In a lecture at Johns Hopkins University on Wednesday, the executive of the world's biggest web search company made a pitch for ending censorship in China and other countries with restricted freedom of speech by connecting everyone to the Internet and protecting their communication from spying.
"First they try to block you; second, they try to infiltrate you; and third, you win. I really think that's how it works. Because the power is shifted," he said.
"I believe there's a real chance that we can eliminate censorship and the possibility of censorship in a decade."
Schmidt has long spoken out against limitations to the freedom of expression and restricted Internet access around the world. Earlier this year, he traveled to North Korea, a country disconnected from the rest of the world, to promote the cause.
"It's clear that we failed. But we'll try again. We have not been invited back," he said of the personal trip, the timing of which was later criticized by the U.S. State Department as being not helpful because it came shortly after North Korea's launch of a long-range rocket.

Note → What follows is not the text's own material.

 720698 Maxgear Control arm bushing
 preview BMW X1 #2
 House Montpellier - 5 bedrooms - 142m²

The goal for North Korea, Schmidt said, was not democracy for now but to merely get the people to connect with the rest of the world: "My view is that if we can get some connectivity, then they'll begin to open the country, they'll begin to understand other systems."

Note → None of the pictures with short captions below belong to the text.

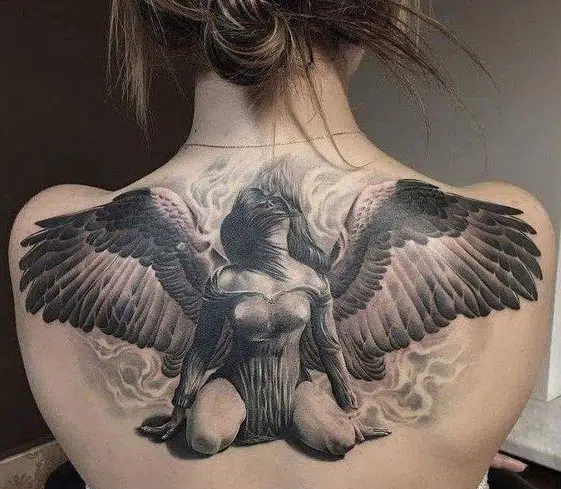 angel-tattoo-ideas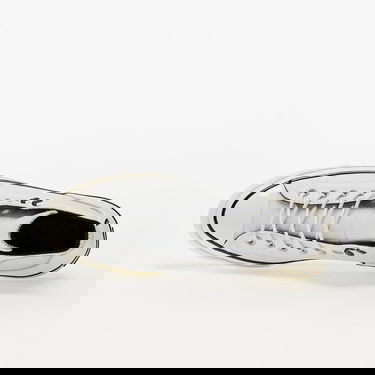 Superge in čevlji Converse Chuck 70 Leather W Modra | A05369C, 1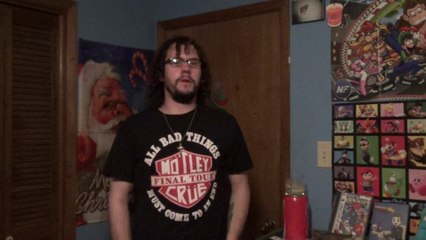 RE7 End Of Zoe-Was It Worth The Hype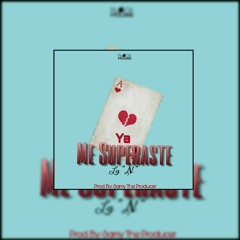 New playlist🔥❤️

On the home front, too, Google is now one of several tech companies embroiled in the controversy over the reach of U.S. government spying. Top secret documents disclosed by former spy agency contractor Edward Snowden have suggested the National Security Agency has tapped Google's and others' communications links to aid in its gathering of intelligence.

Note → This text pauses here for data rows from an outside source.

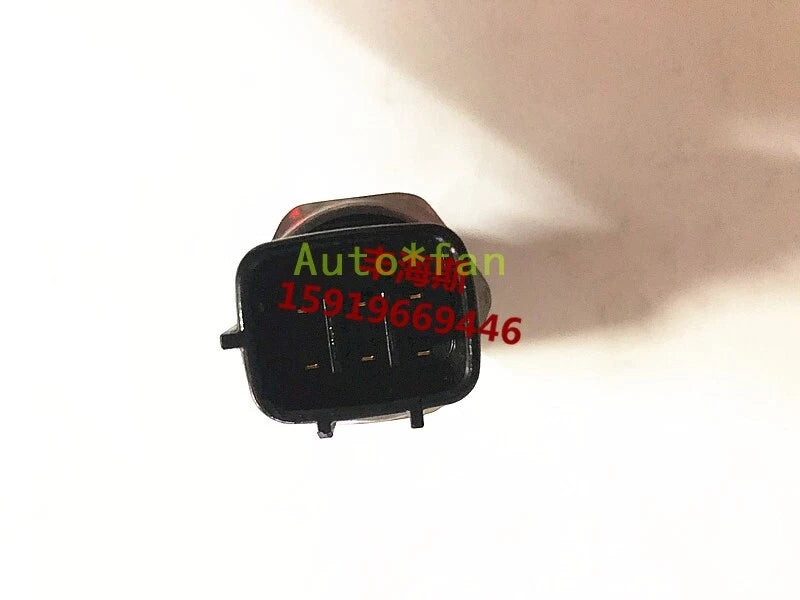 1pcs pressure sensor 1GD 2GD REVO common rail pressure sensor 89458-20051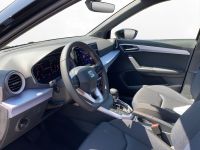 Seat Arona - Vorschau Bild 10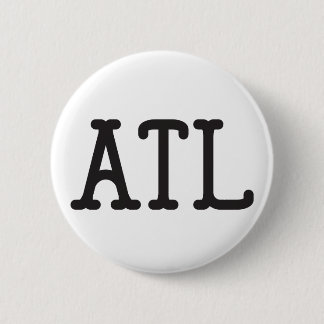 MACARON ROND 5 CM ATL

Schmidt at the time said that the NSA's activity, if true, was outrageous and potentially illegal.
Google, at which Schmidt served as CEO until 2011, has faced its own criticism for intercepting data over the years. The company acknowledged in 2010 that a fleet of cars it operates to map the world's streets had mistakenly collected passwords and other personal data from home consumers' wireless networks over a two year-period.
Earlier this week, Google agreed to pay $17 million to settle a probe by 37 U.S. states that it bypassed privacy settings on the iPhone's Web browser and tracked Web users.
"The solution to government surveillance is to encrypt everyone," Schmidt said on Wednesday, referring to the process of encoding data to secure it.
He acknowledged that encryption can be broken and said Snowden's revelations showed the NSA has indeed done it, but added: "With sufficiently long keys and changing the keys all the time, it turns out it's very, very difficult for the interloper of any kind to go in and do that."
Google has recently increased the length and complexity of its encryption keys, Schmidt said, calling it a constant "game of cat and mouse" between the governments and Internet users.
"It's pretty clear to me that government surveillance and the way in which governments are doing this will be here to stay in some form, because it's how the citizens will express themselves, and the governments will want to know what they're doing," Schmidt said.
"In that race, I think the censors will lose, and I think that people would be empowered."